Stephanie qualified as a Physiotherapist in 1989 and presently works as a musculoskeletal Consultant Physiotherapist in London where she leads a large team of extended scope physiotherapists.
Throughout her career Stephanie has worked in a primarily clinical setting in the musculoskeletal and sports injury field and has worked at many international sporting events including the Commonwealth Games in 2002 and the Sydney and Atlanta Paralympic Games in 2000 and 1996 respectively. She has undertaken a range of clinical research projects and completed her doctoral studies in 2013.
Stephanie has always valued acupuncture as a modality to treat musculoskeletal pain since her acupuncture training in 1991. However her interest in acupuncture teaching and research developed further when she undertook her MPhil in neuropharmacology at University College London. At this time she studied pain mechanisms in depth and developed a greater understanding of the association between acupuncture and pain relief, which greatly enhanced her clinical practice.
During work on her MPhil she also investigated the work of Gunn and the theories of intra-muscular stimulation. She gained further insight into deep needling techniques whilst visiting his Vancouver clinic and observing his treatment approaches. She gained further interest in teaching acupuncture whilst working at the University of Birmingham. She undertook a PGCE in Teaching and Learning and became an AACP Accredited Tutor in 2004.

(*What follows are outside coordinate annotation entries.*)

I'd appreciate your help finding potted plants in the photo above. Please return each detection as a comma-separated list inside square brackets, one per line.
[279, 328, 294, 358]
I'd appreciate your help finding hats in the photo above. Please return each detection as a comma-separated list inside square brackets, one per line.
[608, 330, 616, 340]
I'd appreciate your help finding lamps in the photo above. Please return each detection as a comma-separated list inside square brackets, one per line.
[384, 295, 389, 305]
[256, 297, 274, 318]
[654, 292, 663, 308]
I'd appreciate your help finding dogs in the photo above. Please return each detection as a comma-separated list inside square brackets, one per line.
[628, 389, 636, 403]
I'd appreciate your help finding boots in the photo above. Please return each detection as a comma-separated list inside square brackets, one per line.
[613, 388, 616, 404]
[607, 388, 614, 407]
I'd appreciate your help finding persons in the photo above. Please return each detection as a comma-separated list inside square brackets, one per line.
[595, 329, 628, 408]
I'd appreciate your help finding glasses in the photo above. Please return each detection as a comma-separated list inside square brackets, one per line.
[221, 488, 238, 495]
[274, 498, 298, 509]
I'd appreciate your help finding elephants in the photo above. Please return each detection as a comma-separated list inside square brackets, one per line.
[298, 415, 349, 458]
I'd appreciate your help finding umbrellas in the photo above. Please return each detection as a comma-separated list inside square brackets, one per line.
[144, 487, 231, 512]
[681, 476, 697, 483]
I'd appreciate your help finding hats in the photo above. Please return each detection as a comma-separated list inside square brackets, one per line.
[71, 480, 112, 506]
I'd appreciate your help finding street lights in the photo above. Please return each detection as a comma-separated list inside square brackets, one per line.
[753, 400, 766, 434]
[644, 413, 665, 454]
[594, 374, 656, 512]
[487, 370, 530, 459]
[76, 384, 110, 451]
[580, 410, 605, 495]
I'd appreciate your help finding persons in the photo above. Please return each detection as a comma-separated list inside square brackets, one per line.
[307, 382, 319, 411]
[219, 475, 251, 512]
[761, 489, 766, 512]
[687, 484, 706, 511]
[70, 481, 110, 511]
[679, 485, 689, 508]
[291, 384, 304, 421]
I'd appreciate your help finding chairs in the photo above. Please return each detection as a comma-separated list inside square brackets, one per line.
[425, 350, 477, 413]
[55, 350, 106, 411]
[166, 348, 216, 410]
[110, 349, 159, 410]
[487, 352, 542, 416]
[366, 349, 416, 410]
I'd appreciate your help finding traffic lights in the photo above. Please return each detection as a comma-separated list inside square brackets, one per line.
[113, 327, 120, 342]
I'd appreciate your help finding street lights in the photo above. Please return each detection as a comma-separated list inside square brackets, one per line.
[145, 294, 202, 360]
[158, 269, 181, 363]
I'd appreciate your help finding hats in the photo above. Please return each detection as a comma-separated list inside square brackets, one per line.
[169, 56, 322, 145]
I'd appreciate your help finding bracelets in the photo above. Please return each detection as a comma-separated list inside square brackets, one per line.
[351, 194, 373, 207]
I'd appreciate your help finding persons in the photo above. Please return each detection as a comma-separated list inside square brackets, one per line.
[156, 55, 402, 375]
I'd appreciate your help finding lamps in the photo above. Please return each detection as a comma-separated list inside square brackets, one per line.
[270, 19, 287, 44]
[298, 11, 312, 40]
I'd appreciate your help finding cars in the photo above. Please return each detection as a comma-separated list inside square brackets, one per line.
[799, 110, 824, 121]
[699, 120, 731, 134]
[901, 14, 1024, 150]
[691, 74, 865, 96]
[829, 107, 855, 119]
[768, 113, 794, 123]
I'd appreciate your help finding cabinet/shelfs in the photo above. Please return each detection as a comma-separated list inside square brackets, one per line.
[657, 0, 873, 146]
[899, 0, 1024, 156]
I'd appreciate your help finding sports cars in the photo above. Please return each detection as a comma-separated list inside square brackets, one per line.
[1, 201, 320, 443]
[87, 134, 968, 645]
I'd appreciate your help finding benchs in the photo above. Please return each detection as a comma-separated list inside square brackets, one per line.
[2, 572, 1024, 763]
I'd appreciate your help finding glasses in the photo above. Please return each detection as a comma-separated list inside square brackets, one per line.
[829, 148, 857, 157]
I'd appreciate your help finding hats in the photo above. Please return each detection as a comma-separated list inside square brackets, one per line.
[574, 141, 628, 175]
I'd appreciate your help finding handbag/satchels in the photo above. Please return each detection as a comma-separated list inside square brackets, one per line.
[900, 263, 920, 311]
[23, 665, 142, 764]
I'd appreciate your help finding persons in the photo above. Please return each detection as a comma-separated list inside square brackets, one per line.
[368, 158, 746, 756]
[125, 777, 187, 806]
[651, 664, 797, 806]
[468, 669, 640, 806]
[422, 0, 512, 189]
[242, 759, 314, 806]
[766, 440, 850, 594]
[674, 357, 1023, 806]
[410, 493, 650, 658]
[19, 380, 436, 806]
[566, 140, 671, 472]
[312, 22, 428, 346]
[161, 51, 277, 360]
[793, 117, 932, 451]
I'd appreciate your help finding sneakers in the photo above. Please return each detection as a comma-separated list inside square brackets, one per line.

Stephanie believes that acupuncture is one of the key modalities which can help to modulate musculoskeletal pain and that understanding the pain mechanisms which underpin it helps to provide the optimum treatment for patients. When teaching she uses a Western framework and enjoys supporting students to develop their clinical reasoning skills by exploring pain theories and other scientific approaches.
Raymond graduated with a BSc (Hons) Physiotherapy in 1996 from Brunel University and it was personal interest and cultural influences that led to acupuncture training in 1997 with the Renshu College of Chinese Medicine, obtaining a Diploma in Traditional Chinese Acupuncture. A period of study in Beijing, culminated in the year 2000 with the successful undertaking of the examinations sponsored by the International Acupuncture Practitioner Proficiency Examination Committee of the World Federation of Acupuncture-Moxibustion Societies in the People’s Republic of China. On return to the UK he became an advanced member of the AACP.
He completed an MSc in Neuromusculoskeletal Physiotherapy from University College London (2002) and is also a member of the Musculoskeletal Association of Chartered Physiotherapists. Since 2006, Raymond has been combining work as a senior lecturer at the University of East London as well as working clinically in Essex. He became an AACP tutor in 2013 and enjoys sharing his experiences and passion for acupuncture and integrating its use within Physiotherapy.